───── DATASET RECORDS
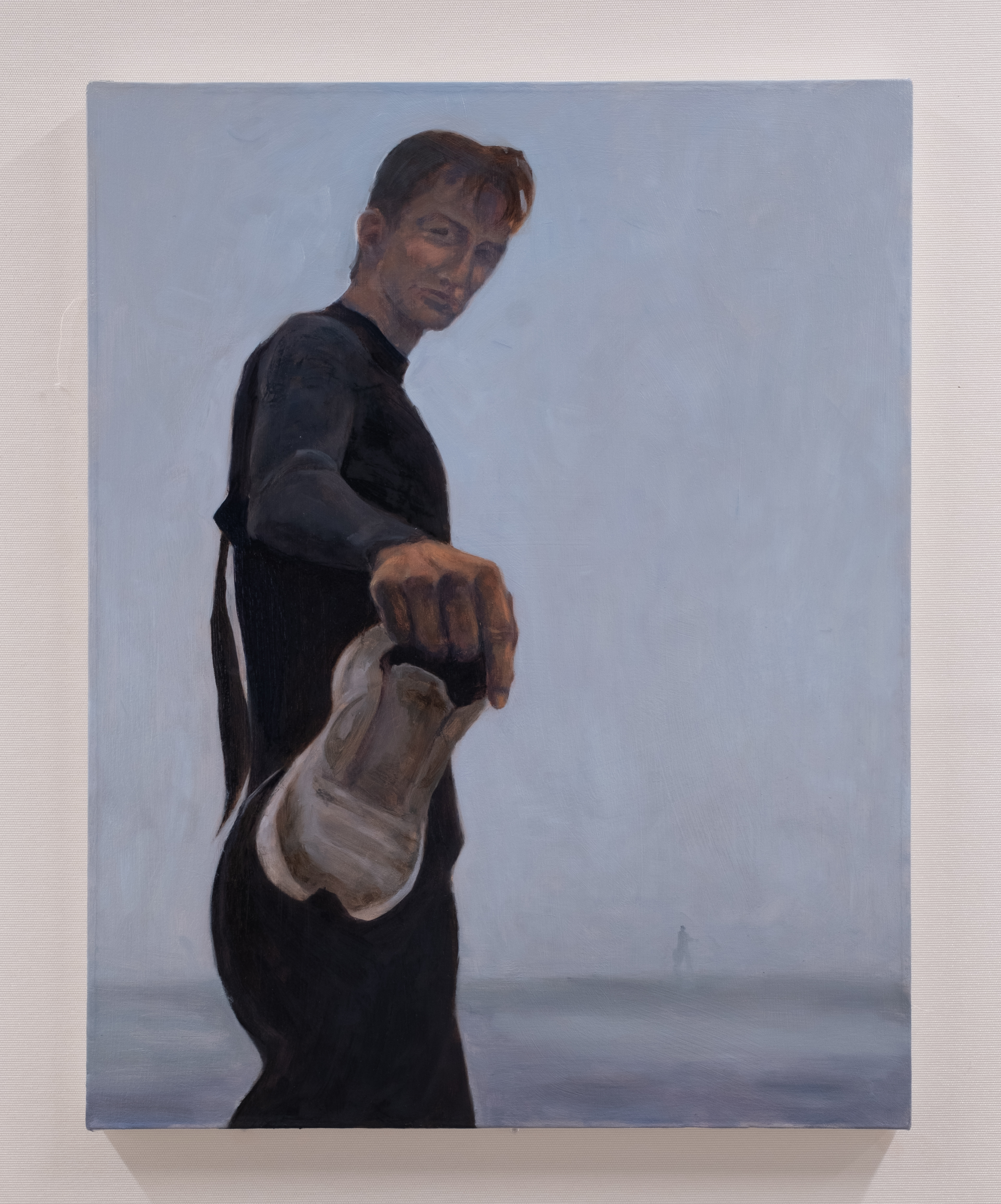 Painting of a man in a wetsuit holding out a sneaker towards the viewer.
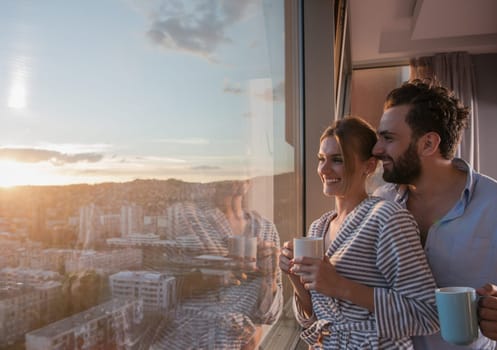 romantic happy young couple enjoying evening coffee and beautiful sunset landscape of the city while standing by the window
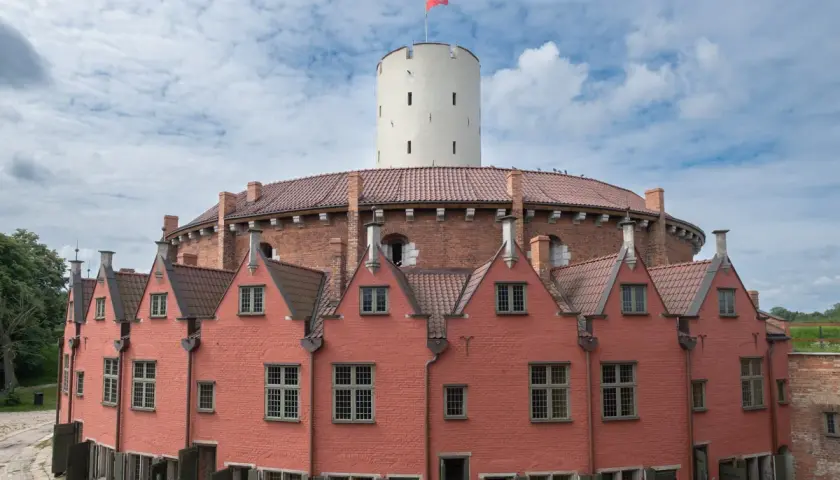 Gdańsk atrakcje dla dorosłych: Twierdza Wisłoujście z charakterystyczną wieżą i ceglanymi budynkami. Idealne miejsce na spacer i odkrywanie historii.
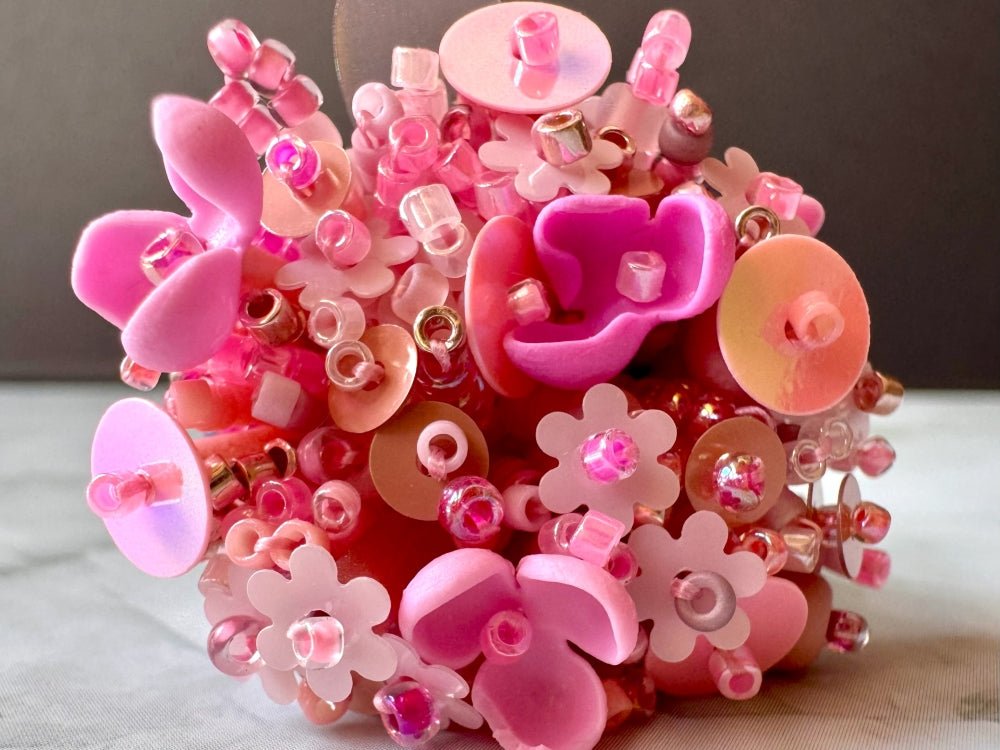 Handmade volume-beaded statement ring with floral design, polymer clay & sequins in pink hues - Ornamentico shop
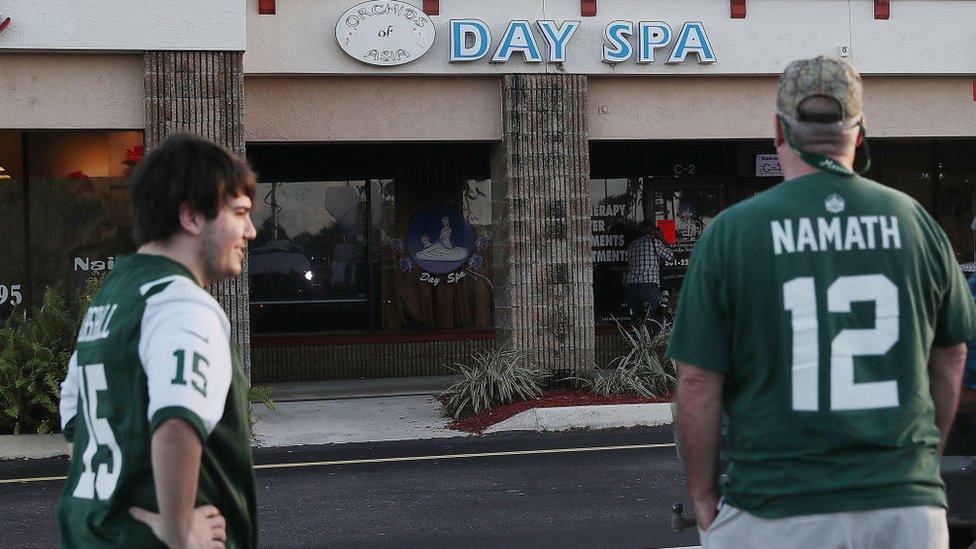 New York Jets fans stand outside the day spa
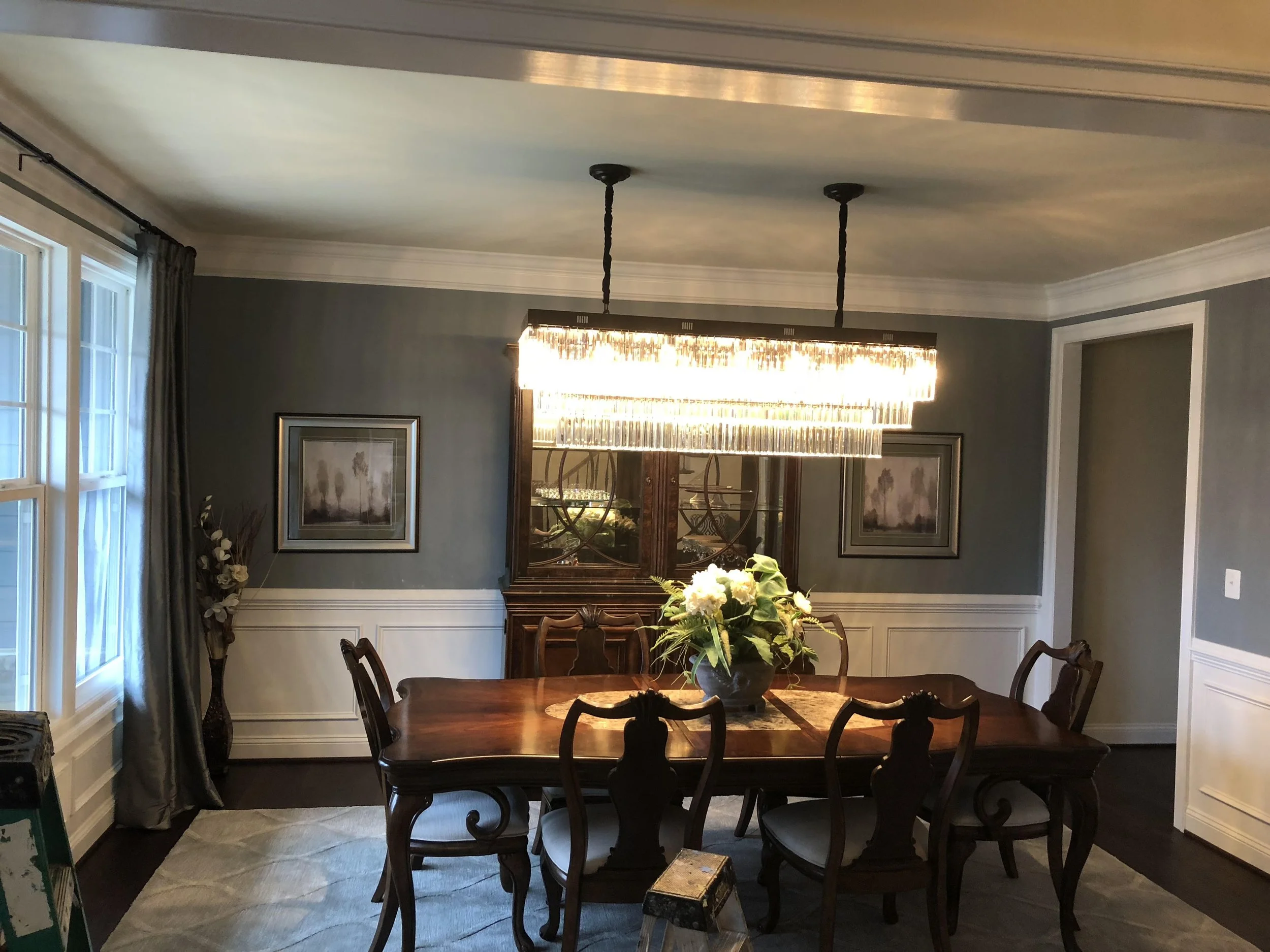 A dining room with a rectangular wooden dining table and six matching chairs. A floral centerpiece on the table. A large modern rectangular chandelier hangs above the table. There are framed pictures on the wall, a window with curtains, and a sideboard or cabinet behind the table.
──────────
◆ **TASK REQUIREMENTS**
With pictures omitted, copy exactly the lines from the one containing "New York Jets fans stand outside the day spa" through the final line of the listing, both included.

◆ **ANSWER TO THIS EXERCISE**
 New York Jets fans stand outside the day spa
 A dining room with a rectangular wooden dining table and six matching chairs. A floral centerpiece on the table. A large modern rectangular chandelier hangs above the table. There are framed pictures on the wall, a window with curtains, and a sideboard or cabinet behind the table.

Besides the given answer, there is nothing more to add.